Source data -
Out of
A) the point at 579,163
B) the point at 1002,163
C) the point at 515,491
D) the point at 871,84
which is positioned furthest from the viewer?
...
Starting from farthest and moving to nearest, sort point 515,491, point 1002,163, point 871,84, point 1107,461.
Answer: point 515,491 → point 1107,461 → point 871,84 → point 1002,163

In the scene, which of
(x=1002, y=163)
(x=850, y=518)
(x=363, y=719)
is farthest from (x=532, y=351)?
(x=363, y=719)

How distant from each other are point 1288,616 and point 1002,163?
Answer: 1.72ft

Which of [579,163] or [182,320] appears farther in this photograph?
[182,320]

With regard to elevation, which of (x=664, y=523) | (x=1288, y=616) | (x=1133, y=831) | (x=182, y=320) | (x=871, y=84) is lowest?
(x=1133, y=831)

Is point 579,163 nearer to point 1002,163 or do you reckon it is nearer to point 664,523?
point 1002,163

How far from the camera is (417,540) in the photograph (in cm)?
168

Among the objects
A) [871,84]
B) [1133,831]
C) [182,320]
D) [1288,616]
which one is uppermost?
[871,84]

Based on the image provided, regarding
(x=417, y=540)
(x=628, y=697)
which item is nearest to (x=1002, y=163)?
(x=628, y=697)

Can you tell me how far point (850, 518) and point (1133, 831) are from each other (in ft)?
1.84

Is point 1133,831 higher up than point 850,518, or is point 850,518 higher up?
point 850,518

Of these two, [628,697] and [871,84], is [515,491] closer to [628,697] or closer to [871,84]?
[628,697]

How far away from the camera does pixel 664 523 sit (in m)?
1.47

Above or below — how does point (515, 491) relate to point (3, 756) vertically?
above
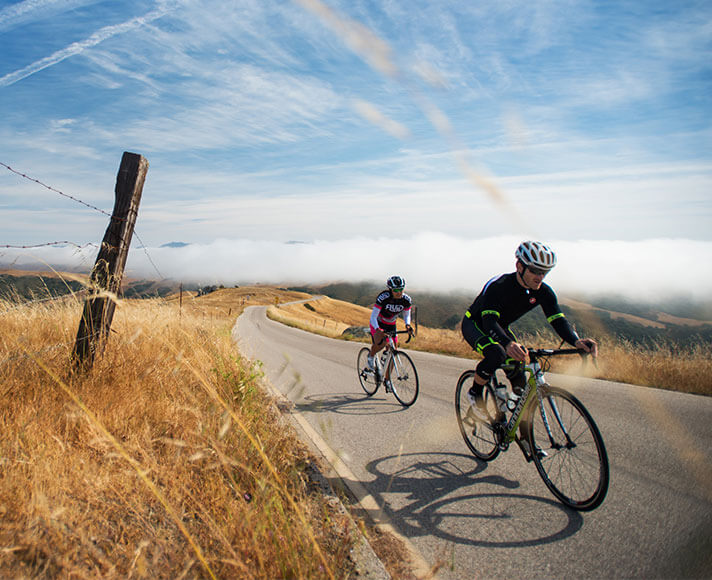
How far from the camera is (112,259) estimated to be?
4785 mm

Short task -
Show each line of the data above that contains the word "camera".

Response to this task -
How far from the camera is (417,540) in the photograph (in cm)?
How far away from the camera does pixel 664 523 sit (in m)?
How far from the camera is (112,259) estimated to be?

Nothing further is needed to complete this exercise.